Brian Hopkins Is Uncertain About Bally’s Constructing and Launching its Chicago Casino in Time

Chicago Residents Push Against the 78 Megadevelopment Casino Plans

Chicago City Alderman Brian Hopkins (D-Ward 2) recently stated that it is uncertain whether Bally’s Corporation will manage to build and open its $1.7 billion permanent integrated casino resort before September 9, 2026 as the state requires it. Still, he is among the most vocal opposers of the gaming operator’s permanent casino project in downtown Chicago.

Hopkins is confident that Chicago shouldn’t have picked Bally’s as the developer of its integrated casino. Governor JB Pritzker (D) and Illinois legislators passed new gaming legislation in 2019 that allowed downtown Chicago to host an integrated resort casino and the Windy City suburbs to host five extra small gaming properties. They made the resolution believing that gaming would support Illinois’ infrastructure spending and boost its Chicago fire and police pension programs.

Lori Lightfoot (D), then-mayor selected Bally’s Corporation as the city’s downtown casino’s developer in May 2022. The gaming operator won the bid after defeating Rush Street Gaming (RSI) and Hard Rock International.

Lightfoot stated that Bally’s had an irresistible offer. It gave Chicago $40 million after winning the license bid and pledged to pay an extra $4 million annually. However, it will still pay various taxes.

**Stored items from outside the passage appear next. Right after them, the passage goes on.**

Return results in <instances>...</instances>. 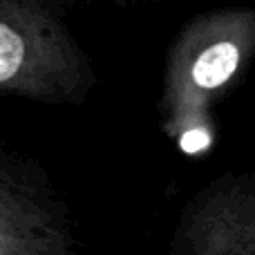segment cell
<instances>
[{
    "label": "cell",
    "instance_id": "1",
    "mask_svg": "<svg viewBox=\"0 0 255 255\" xmlns=\"http://www.w3.org/2000/svg\"><path fill=\"white\" fill-rule=\"evenodd\" d=\"M255 63V9L231 7L199 20L186 54V106L188 124L179 139L184 152H199L211 143L204 115L244 83Z\"/></svg>",
    "mask_w": 255,
    "mask_h": 255
},
{
    "label": "cell",
    "instance_id": "2",
    "mask_svg": "<svg viewBox=\"0 0 255 255\" xmlns=\"http://www.w3.org/2000/svg\"><path fill=\"white\" fill-rule=\"evenodd\" d=\"M188 255H255V175L226 172L188 217Z\"/></svg>",
    "mask_w": 255,
    "mask_h": 255
},
{
    "label": "cell",
    "instance_id": "3",
    "mask_svg": "<svg viewBox=\"0 0 255 255\" xmlns=\"http://www.w3.org/2000/svg\"><path fill=\"white\" fill-rule=\"evenodd\" d=\"M22 40L7 25H0V81L11 79L22 63Z\"/></svg>",
    "mask_w": 255,
    "mask_h": 255
}]
</instances>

Bally’s claims that its permanent casino resort will hire 3,000 employees. Its gaming floor will comprise a bookie, 170 table games, and 3,400 slot machines. Still, it will have a 500-room resort hotel, a large outdoor amphitheater, a 3,000-seat theater, and six restaurants.

What About Financing?

Chicago allowed Bally’s to build a temporary gaming venue to help it fund its permanent casino’s construction. It developed the provisional venue in September in the Medinah Temple and raked in almost $6.7 million.

Even so, the casino’s revenue growth has reduced of late as it generated $7.6 million in gross gaming revenue (GGR) in October. Statistics show that 2,681 players visited the temporary casino daily in October, a significant decrease from 3,300 players in September.

Hopkins accuses Lightfoot of making the wrong choice claiming that Bally’s didn’t suit the downtown Chicago gaming license. Besides, he states that the City Council should have rejected the gaming operator’s bid. Ald. Brendan Reilly (D-Ward 42) and Hopkins were the city’s only aldermen who opposed Bally’s win.

Hopkins’ Claims

Hopkins attended last week’s Chicago City Council meeting and stated that Bally’s temporary venue is underperforming. He added that this might hinder the company from raising enough funds to finance its permanent casino project.

Even so, Bally’s isn’t under pressure to start the casino’s construction soon. Hopkins said that it has several more years to the state’s deadline and it lacks the required funds. He believes that the company will operate at the Medinah longer if its temporary casino fails to improve its current performance.

Hopkins accused Bally’s of being inexperienced during the license’s bidding period. He fears it might decide to constantly renew its Medinah Temple gaming permit and eventually convert it to a permanent gaming site.